Maqueta y reconstrucción del asedio a Constantinopla según el Museo Militar de Estambul.

Maqueta y reconstrucción del asedio a Constantinopla según el Museo Militar de Estambul.

Para la mentalidad cultural europea el 29 de mayo de 1453 supuso la caída de Constantinopla. Fue un trauma colosal, un castigo de Dios por los muchos pecados cometidos por la dividida cristiandad. Pero para el orbe islámico, de acuerdo a la hégira mahometana, aquella fecha supuso no la caída, sino la heroica conquista de Constantinopla por los turcos otomanos.

La hazaña del veinteañero sultán Mehmet II rebosó simbolismo. Para los musulmanes significó morder por fin la ansiada Manzana Roja, cuyo símbolo de poder se reflejaba en el globo terráqueo que sostenía en una mano la estatua ecuestre de Justiniano el Grande, el antiguo emperador bizantino. Mahoma habría profetizado la suerte del preciado fruto rojo.

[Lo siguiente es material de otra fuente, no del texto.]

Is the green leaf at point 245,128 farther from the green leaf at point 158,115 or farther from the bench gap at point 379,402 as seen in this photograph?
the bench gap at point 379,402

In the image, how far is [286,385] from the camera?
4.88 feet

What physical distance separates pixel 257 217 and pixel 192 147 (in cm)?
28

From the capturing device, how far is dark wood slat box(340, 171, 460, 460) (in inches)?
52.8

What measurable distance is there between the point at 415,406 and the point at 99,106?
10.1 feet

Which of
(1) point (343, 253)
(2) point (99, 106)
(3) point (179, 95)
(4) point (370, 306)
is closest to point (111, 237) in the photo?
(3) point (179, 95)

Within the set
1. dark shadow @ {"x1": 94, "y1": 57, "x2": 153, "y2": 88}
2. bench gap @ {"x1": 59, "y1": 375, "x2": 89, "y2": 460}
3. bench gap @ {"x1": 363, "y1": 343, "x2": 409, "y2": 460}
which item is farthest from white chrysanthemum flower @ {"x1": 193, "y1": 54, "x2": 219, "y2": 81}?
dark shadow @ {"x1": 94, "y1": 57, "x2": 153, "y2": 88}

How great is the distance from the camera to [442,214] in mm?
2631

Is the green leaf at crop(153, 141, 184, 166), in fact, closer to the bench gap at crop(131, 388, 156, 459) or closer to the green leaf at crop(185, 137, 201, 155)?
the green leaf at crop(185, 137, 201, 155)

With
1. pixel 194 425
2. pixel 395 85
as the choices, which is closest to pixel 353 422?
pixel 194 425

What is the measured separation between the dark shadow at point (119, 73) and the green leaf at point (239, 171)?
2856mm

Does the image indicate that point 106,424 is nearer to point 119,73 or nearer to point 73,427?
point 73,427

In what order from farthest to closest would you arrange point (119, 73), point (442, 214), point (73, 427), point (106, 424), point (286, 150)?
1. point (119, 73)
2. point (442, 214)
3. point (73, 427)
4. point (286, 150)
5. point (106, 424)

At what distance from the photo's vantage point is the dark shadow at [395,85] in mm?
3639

Hasta la agorera primavera de 1453 Constantinopla sufrió veintitrés asedios. Valente rechazó la primera horda de los godos en el lejano año 378. Los árabes, en imparable expansión, pusieron sitio a la egregia capital (674) y, más tarde, en el terrible asedio que acabó en el año 718. Más que una rendición militar, el fracaso árabe ante las murallas bizantinas significó una derrota teológica.

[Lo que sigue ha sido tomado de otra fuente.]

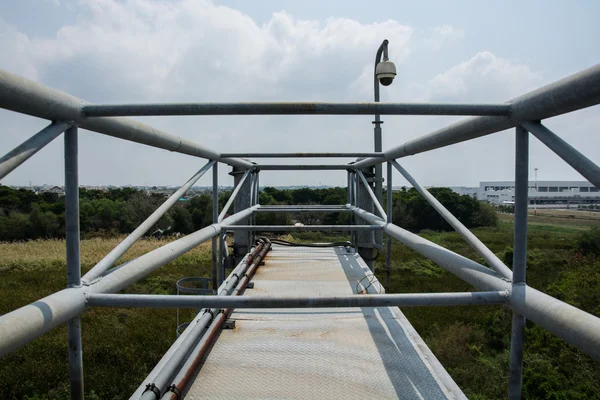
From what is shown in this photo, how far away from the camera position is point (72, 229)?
5.22 feet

Crowley forma parte del largo linaje de historiadores británicos seducidos por Bizancio

El caso es que aquel prodigioso paño de piedra con doble muralla, torreones y foso, fortificado por Teodosio II y su prefecto Artemio (año 413), hicieron imposible el asalto a la Roma de Oriente. Sólo hubo una profanación. Fue en 1204, cuando el desvío de la soldadesca de la IV Cruzada entró en Constantinopla con furibundo odio. Los cruzados latinos arrasaron la ciudad con una saña igual o superior a la empleada por los jenízaros de Mehmet más de dos siglos después.

Roger Crowley (Cambridge, 1951) forma parte de la orla de historiadores británicos seducidos por el aura de Bizancio. La tradición anglosajona se remonta a sir Steve Runciman, glorioso cronista de las cruzadas y la era bizantina (La caída de Constantinopla puede leerse como una formidable novela de aventuras). Philip Mansel (Constantinopla) o Bettany Hughes (Estambul. La ciudad de los tres nombres) también han mostrado su fascinación por la neblina de intrigas que siempre han levantado las aguas del Cuerno de Oro junto al Bósforo.

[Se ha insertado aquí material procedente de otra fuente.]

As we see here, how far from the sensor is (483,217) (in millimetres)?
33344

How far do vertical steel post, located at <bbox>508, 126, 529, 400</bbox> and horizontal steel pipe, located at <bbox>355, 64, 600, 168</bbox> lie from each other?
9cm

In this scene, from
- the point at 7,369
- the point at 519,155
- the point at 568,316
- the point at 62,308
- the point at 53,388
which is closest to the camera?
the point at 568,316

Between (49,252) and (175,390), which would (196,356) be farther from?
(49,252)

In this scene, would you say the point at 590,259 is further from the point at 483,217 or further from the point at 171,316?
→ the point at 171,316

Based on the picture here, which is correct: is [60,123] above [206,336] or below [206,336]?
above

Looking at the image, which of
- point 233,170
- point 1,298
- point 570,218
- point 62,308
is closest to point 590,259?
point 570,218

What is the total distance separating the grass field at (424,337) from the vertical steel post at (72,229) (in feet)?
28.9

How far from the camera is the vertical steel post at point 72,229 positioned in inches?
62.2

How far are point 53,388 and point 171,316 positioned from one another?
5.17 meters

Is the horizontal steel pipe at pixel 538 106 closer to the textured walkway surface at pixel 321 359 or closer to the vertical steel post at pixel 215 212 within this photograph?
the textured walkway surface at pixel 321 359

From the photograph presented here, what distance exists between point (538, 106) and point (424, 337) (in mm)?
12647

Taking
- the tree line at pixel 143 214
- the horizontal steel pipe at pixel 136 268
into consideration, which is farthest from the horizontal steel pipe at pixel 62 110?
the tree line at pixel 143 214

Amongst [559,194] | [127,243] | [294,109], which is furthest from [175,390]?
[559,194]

Recordemos que Stefan Zweig dedicó al fin de Bizancio una de las páginas más memorables de sus Momentos estelares de la humanidad. En El sitio de Constantinopla el hoy olvidado Mika Waltari narró también la agonía de los últimos días que se cernían sobre la mole celestial de Santa Sofía. Queremos subrayar, por tanto, que Roger Crowley, igual que hiciera el gran divulgador Isaac Asimov, forma parte de una tradición académica y literaria, que ha visto en el epítome de 1453 uno de los puntos álgidos de la historia de la humanidad.

Retrato de Mehmet II pintado por Bellini. Retrato de Mehmet II pintado por Bellini.

Retrato de Mehmet II pintado por Bellini.

Conforme al célebre retrato de Bellini, Runciman hablaba del sultán Mehmet como el loro que comía cerezas. Zweig resaltó el tesón fanático que se ocultaba bajo aquella arisca nariz de papagayo. Roger Crowley demuestra que es un autor de la cuerda, que no desmerece el poso dejado por los grandes maestros divulgadores. He aquí, por tanto, el historiador que aúna fidelidad a las fuentes, pasión por los hechos y narrativa escrita, llegado el caso, con novelesco brío.

El asedio a las murallas de Constantinopla fue una colosal epopeya para las artes bélicas. Durante 55 días se llevaron a cabo episodios de lo más hazañosos (el aterrador cañón de Urban, los navíos otomanos que sortearon la cadena del Cuerno de Oro partiendo por tierra firme desde el Bósforo hasta la propia rada, las labores de zapa bajo las murallas, el temible fuego griego). Todo ello jalonado por actos de gallardía y heroísmo, pero también de negligencia, traición y ruindad. El águila bicéfala del último Paleólogo sucumbió a los estandartes turcos adornados con colas de caballo.

Coronado en el Peloponeso, en una iglesia de Mistras (hoy por hoy un bucólico nido de ruinas bizantinas enclavado frente a la histórica Esparta), la muerte del emperador Constantino XI en la batalla se fundió por siempre en el nimbo de la leyenda y la superstición. Se dijo que su cuerpo, ya exangüe, fue reconocido por el águila bicéfala bordada en sus medias y que fue decapitado y su cabeza enviada como trofeo por los tronos del mundo mahometano. La leyenda sugiere que un ángel recogió su cuerpo y lo enterró bajo la Porta Áurea. Allí aguarda para resucitar y reconquistar la ciudad perdida.

El vencedor, el muchacho Mehmet, hizo su entrada por la actual Edirnekapi, la otrora puerta de Carisio. La escorrentía de sangre que se apoderó de la ciudad rendida lo dejó sumido en una melancolía abismada, mientras recorría las calles y los predios que llevaban a Santa Sofía, situada en la otra punta de las murallas. "La araña es quien sujeta los cortinajes del Palacio de los Césares. El búho deja oír su llamada nocturna en las Torres de Afrasiab". Dicen que musitó estos versos en mitad de la desolación y el derecho a botín de los suyos. Ardía la nueva Troya.